Lundi dernier, à New York, deux records du monde ont été établis.

D'abord, le record de la toile la plus chère jamais vendue aux enchères: Les Femmes d'Alger de Picasso, peinte en 1955, et qui a été adjugée à un riche anonyme ayant offert 179 millions de dollars américains. À ce prix-là, je me demande si le petit crochet à l'arrière est fourni?

L'autre record, celui de la bêtise humaine en matière de censure: la chaîne Fox en rapportant la nouvelle a caché les seins des Femmes d'Alger. Oui, des seins versions cubistes! C'est aussi surréaliste comme décision que les peintures de Picasso! On a traité l'oeuvre de l'un des plus grands génies artistiques de l'humanité comme s'il s'agissait d'une image pornographique. On ne montre pas ça, chez nous! Honte à Fox! L'intégrisme des esprits est plus répandu que l'on pense.

J'essaie d'imaginer la scène dans la salle des nouvelles de Fox. Le monteur est en train de préparer la manchette, le producer la regarde:

«C'est quoi ça, ce tableau-là? On n'est pas PBS, icitte!

- C'est un tableau qui vient de se vendre pour presque 180 millions de piastres.

- Holy chit! 180 millions, pis on reconnaît pas personne! T'es sûr qu'il est dans le bon sens?

- Me semble, si je me fie à la tête à gauche.

- Ça s'appelle comment? Les champignons hallucinogènes étaient bons!

- Non. Ça s'appelle Les Femmes d'Alger de Picasso.

- C'es-tu d'Alger ou c'est de Picasso?

- Alger et Picasso ont dû le faire ensemble. Les Femmes d'Alger et de Picasso.

- Donc, c'est des femmes. Ça veut dire que ça, les ronds avec des points, c'est pas des yeux, c'est des seins?

- Ça doit. Quoique ça ressemble aussi au museau de Snoopy.

- Faut que tu caches ça! On peut pas mettre des seins en ondes à Fox! On a caché les seins des Femen du Québec, la semaine dernière.

- Oui, mais là, c'est des seins abstraits. Ça excitera pas personne.

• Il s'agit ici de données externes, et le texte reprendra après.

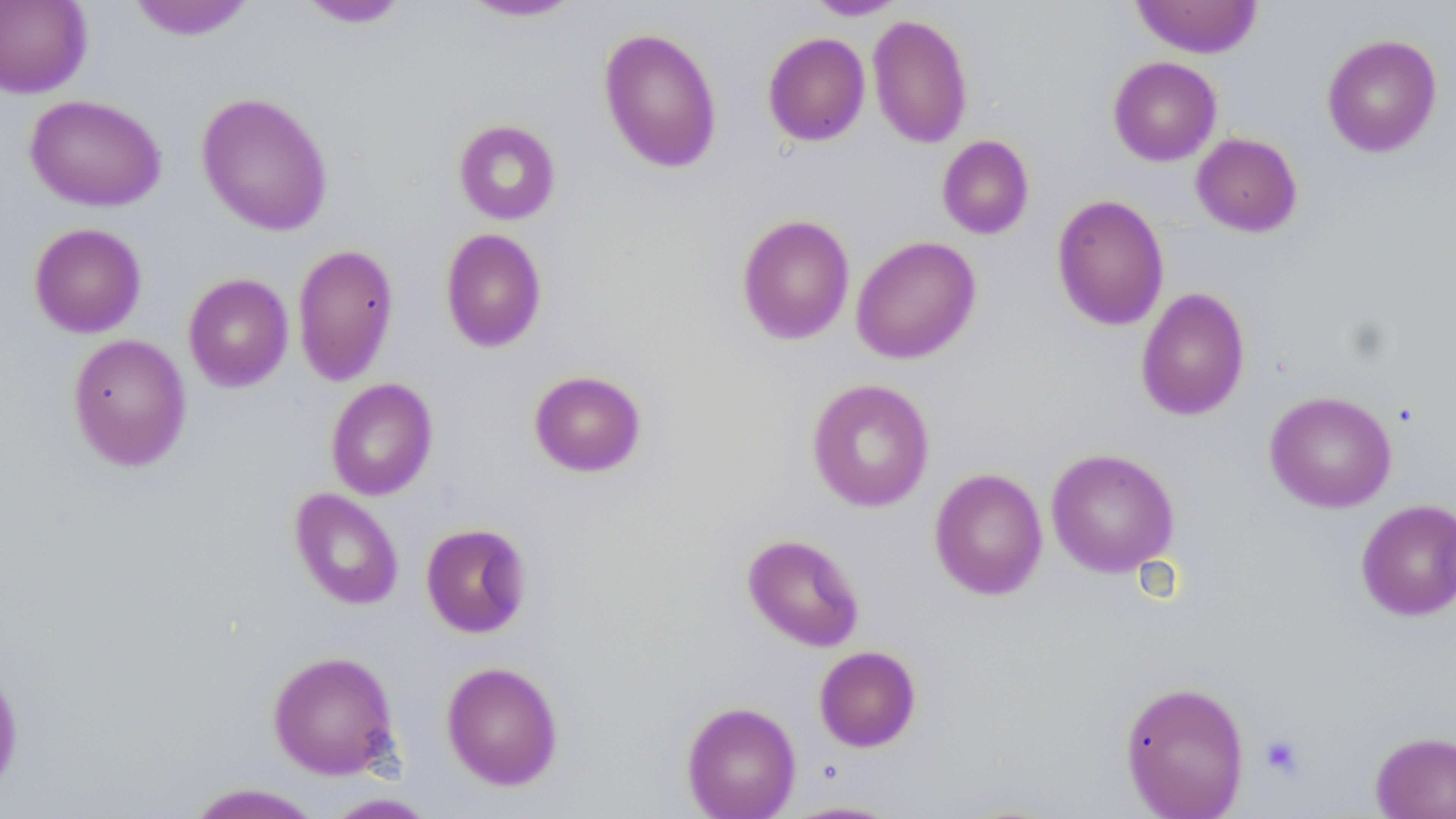

Summary:
  - Coordinate format: approximate bounding boxes as (x1, y1, x2, y2) in pixels
  - Platelet locations: (1258, 733, 1306, 780)
  - Uninfected red blood cell locations: (0, 0, 93, 98), (126, 0, 256, 41), (458, 0, 586, 23), (804, 0, 908, 20), (1130, 0, 1263, 58), (296, 1, 412, 29), (867, 14, 973, 149), (598, 27, 722, 174), (762, 32, 870, 146), (1321, 33, 1442, 158), (1107, 56, 1222, 166), (195, 91, 334, 237), (25, 94, 166, 211), (453, 119, 561, 224), (1191, 132, 1302, 236), (937, 135, 1035, 239), (1051, 194, 1169, 331), (736, 213, 855, 345), (28, 222, 147, 338), (440, 228, 547, 353), (851, 235, 982, 364), (292, 243, 400, 385), (183, 273, 294, 392), (1135, 287, 1251, 421), (67, 334, 192, 471), (528, 369, 647, 477), (325, 378, 438, 500), (806, 378, 935, 512), (1264, 390, 1397, 513), (1046, 447, 1179, 578), (929, 467, 1048, 600), (289, 488, 404, 610), (1355, 499, 1456, 622), (420, 522, 532, 638), (742, 533, 865, 652), (814, 645, 922, 752), (267, 650, 401, 780), (441, 661, 564, 791), (0, 662, 24, 799), (1119, 680, 1250, 819), (681, 701, 801, 819), (1370, 731, 1456, 819), (183, 783, 326, 819), (318, 792, 442, 818), (777, 799, 908, 818)
  - Slide-level diagnosis: no evidence of blood parasites
  - Preparation: thin blood smear
  - Magnification: 1000x
  - Image size: 1456×819 pixels
  - Field of view: one of a larger specimen
  - Modality: optical microscopy
  - Stain: May-Grünwald-Giemsa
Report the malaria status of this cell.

- C'est pas grave, chez Fox, on fait abstraction de rien. Surtout quand c'est tout nu. Tu me mets tous les seins flous. Nous, on n'encourage pas la déchéance.»

Ces cons ont mis tous les seins flous. En terme de télé, on appelle ça flouter. C'est une pratique à éviter le plus possible. Quand on veut cacher quelque chose, on rend flou une partie de l'image. Mais ça fait exactement l'effet contraire que celui souhaité. Au lieu de la dissimuler, on attire l'attention du téléspectateur vers cette partie de l'image. Et la partie censurée devient plus importante que le sujet. Ça distrait.

Dans ce cas-ci, ça fait plus que distraire, ça scandalise. C'est un outrage. Barbouiller un chef-d'oeuvre, pour cacher une représentation d'une partie du corps féminin. Fox montre des choses horribles, à longueur de journée: des meurtres, des guerres, des tueries. Sans pudeur. Sans rien flouter. Et voilà que pour une fois, parce que le cash les intéresse, on diffuse une oeuvre d'art, on l'a floute! Floute de floute!

Cette gang d'abstraits a oublié de flouter les fesses que l'on aperçoit en plein milieu du tableau. Probablement parce qu'ils n'ont pas compris que c'en était. Ils ont dû penser que c'était un cornet ou un gant de boxe.

Il va falloir finir par en revenir du corps humain nu! Ce n'est pas la nudité le problème. C'est ceux qui ne le respectent pas. Ceux qui en abusent. Ceux qui le maltraitent. Ceux qui le violent. Ceux qui le briment. Ceux-là sont souvent habillés et ils sont plus dégradants, plus choquants que tous les seins, les fesses et les bites du monde. Ostraciser des parties du corps humain ne fait que créer des obsessions.

Quand t'es rendu à censurer les seins des tableaux de Picasso, c'est que t'es un obsédé, un méchant obsédé. Beaucoup plus dangereux que ceux qui les contemplent.

Ça s'est passé à New York en 2015. On a encore du chemin à faire.

Pour ceux qui sont davantage scandalisés par le montant déboursé par l'acquéreur du tableau que par les seins floutés, dites-vous que Floyd Mayweather a touché 140 millions au début du mois pour un seul combat de boxe. Et le combat était plate à regarder. Tandis que l'oeuvre de Picasso est belle et puissante à regarder. Pas juste un soir. Pour l'éternité.